DOKUMENTTEXT –
________________________________________

Du möchtest jetzt wissen, was ich darüber denke und was ich meiner Tochter empfehlen würde: Nach meiner langjährigen Erfahrung als Prüfer weiß ich, dass Du, so wie Du die Situation schilderst, keine Chance hast, die Abschlussprüfung zu bestehen. Wie willst Du denn ohne ordentliche Ausbildung und solide Übung eine Kandaren- L reiten, wie willst Du gefahrlos einen L- Parcours überwinden, wie willst Du Dressur- und Springunterricht erteilen, wie willst Du die gesamte Theorie so beherrschen, dass Du entsprechende Aufgaben bewältigen kannst? Alleine der Hinweis Deines „Ausbilders“, der Trainer C sei Prüfungsvorbereitung genug, ist eine Frechheit und entspricht keinesfalls der Wahrheit!! Mit dem Trainer C wirst Du die Abschlussprüfung nicht schaffen. Das ist völlig unstrittig!

Wenn Du jetzt nicht die Notbremse ziehst, entweder Deinen Ausbilder zu überzeugen, Dich endlich richtig auszubilden oder aber den Betrieb zu wechseln, hast Du ein ganz dickes Problem! Brav warten und auf ein Wunder hoffen, wird nicht funktionieren!

________________________________________

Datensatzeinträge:
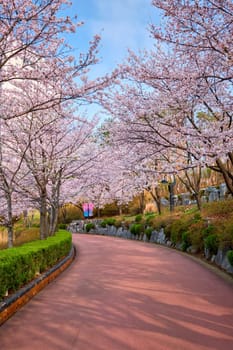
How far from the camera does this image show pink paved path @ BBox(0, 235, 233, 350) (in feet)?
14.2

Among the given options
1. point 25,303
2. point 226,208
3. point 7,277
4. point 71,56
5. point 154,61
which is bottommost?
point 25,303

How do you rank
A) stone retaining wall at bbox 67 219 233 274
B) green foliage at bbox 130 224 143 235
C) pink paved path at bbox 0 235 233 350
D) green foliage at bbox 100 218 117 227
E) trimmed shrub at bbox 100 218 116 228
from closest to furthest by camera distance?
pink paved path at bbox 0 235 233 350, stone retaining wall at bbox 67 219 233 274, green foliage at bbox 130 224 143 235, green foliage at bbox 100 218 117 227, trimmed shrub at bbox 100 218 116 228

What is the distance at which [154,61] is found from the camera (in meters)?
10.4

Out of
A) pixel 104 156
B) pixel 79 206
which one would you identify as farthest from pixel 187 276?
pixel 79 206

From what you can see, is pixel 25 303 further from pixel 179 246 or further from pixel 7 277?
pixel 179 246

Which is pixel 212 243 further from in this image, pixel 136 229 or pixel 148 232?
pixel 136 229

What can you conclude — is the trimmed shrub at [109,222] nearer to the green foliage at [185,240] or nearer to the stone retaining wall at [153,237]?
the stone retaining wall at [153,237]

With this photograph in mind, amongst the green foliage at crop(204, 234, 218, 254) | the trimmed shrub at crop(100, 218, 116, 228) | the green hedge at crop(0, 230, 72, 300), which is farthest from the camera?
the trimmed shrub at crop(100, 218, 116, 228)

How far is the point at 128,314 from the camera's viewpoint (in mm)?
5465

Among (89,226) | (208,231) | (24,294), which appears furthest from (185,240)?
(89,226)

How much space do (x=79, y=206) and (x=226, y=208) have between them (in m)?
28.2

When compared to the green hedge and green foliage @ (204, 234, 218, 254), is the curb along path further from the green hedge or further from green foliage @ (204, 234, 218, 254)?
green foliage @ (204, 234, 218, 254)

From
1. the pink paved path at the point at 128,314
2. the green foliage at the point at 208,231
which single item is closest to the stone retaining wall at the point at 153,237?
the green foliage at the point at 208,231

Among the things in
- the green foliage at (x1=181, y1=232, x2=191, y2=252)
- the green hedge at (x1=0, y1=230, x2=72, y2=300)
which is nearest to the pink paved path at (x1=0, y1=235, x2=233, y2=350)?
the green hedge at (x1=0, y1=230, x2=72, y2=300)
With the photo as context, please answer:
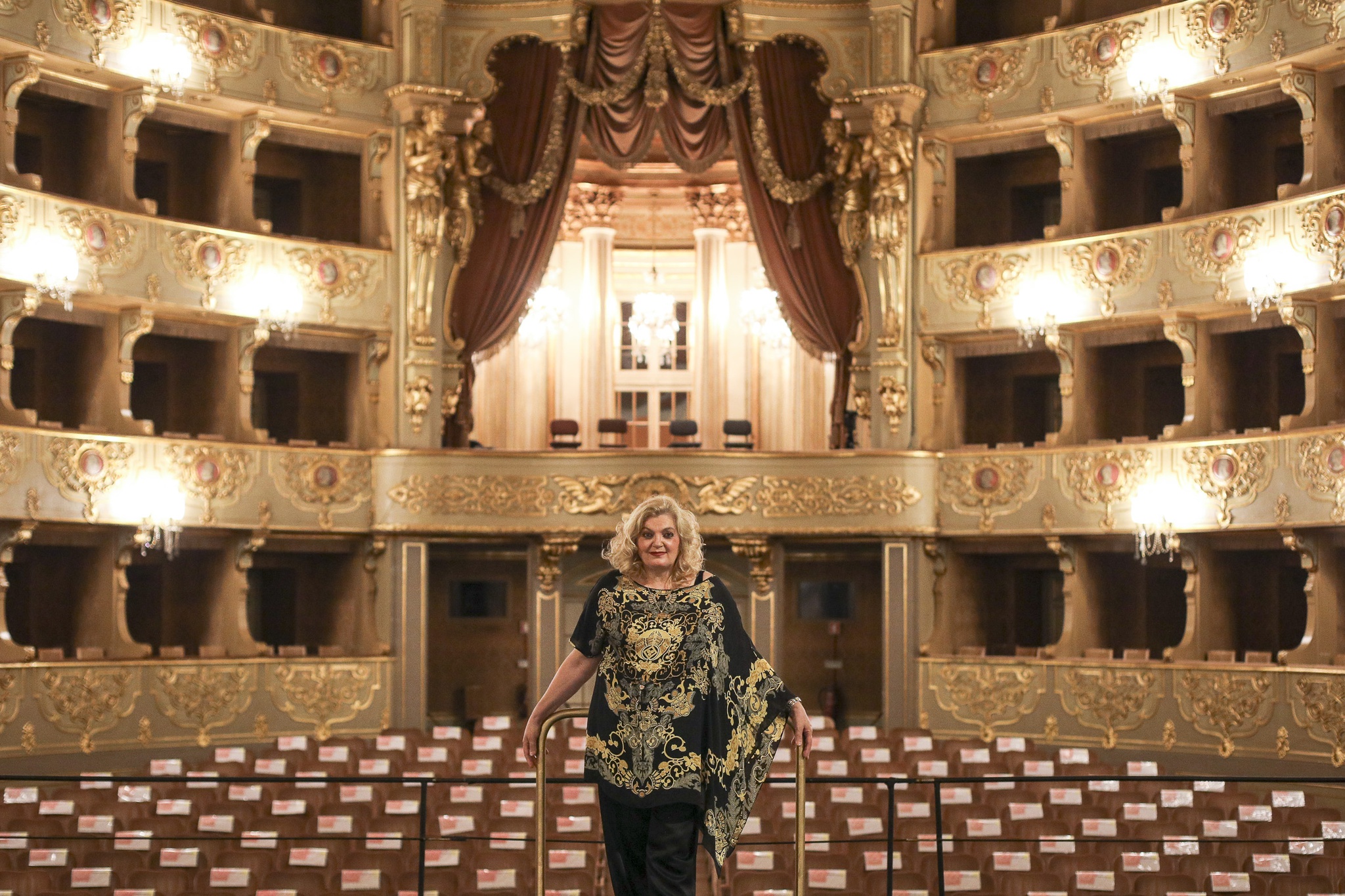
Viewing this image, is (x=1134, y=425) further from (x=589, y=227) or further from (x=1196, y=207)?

________________________________________

AUFGABEN –
1 - Stimmen die folgenden Aussagen mit dem Text über die Abschlussprüfung überein? Antworte jeweils mit Ja oder Nein und zitiere die entscheidenden Worte aus dem Text wörtlich. (a) Der Verfasser hat langjährige Erfahrung als Prüfer. (b) Der Trainer C genügt als Vorbereitung auf die Abschlussprüfung. (c) Geduldiges Abwarten wird zum Erfolg führen.
2 - Nenne alle Anforderungen, die im Text über die Abschlussprüfung in den Fragen mit „wie willst Du“ aufgezählt werden.
3 - Schreibe den Text über die Abschlussprüfung nach seinem letzten Satz weiter.

ANTWORTEN –
1 -
(a) Ja: „Nach meiner langjährigen Erfahrung als Prüfer“
(b) Nein: „Mit dem Trainer C wirst Du die Abschlussprüfung nicht schaffen.“
(c) Nein: „Brav warten und auf ein Wunder hoffen, wird nicht funktionieren!“

2 -
- eine Kandaren-L reiten
- gefahrlos einen L-Parcours überwinden
- Dressur- und Springunterricht erteilen
- die gesamte Theorie so beherrschen, dass Du entsprechende Aufgaben bewältigen kannst

3 -
Ich rate Dir zu folgendem:

1. Alle Arbeitszeiten und alle Tätigkeiten (Ausbildungen!?) dokumentieren! Schön brav in das Berichtsheft eintragen.

2. Sofort die Zuständige Stelle informieren und deutlich machen, dass DU nicht ausgebildet wirst und das DU sofortige Hilfe erwartest.

3.Sofort in die IG BAU eintreten und dort um Rechtsschutz bitten. Die beraten Dich dann über die Arbeitszeiten und Lohnnachforderungen sowie über die nicht erfolgte Ausbildung. DU kannst nämlich den Ausbilder für die nicht erfolgte Ausbildung schadenersatzpflichtig machen.

4. DU gehst ab sofort regelmäßig in die Schule. DU machst das einfach.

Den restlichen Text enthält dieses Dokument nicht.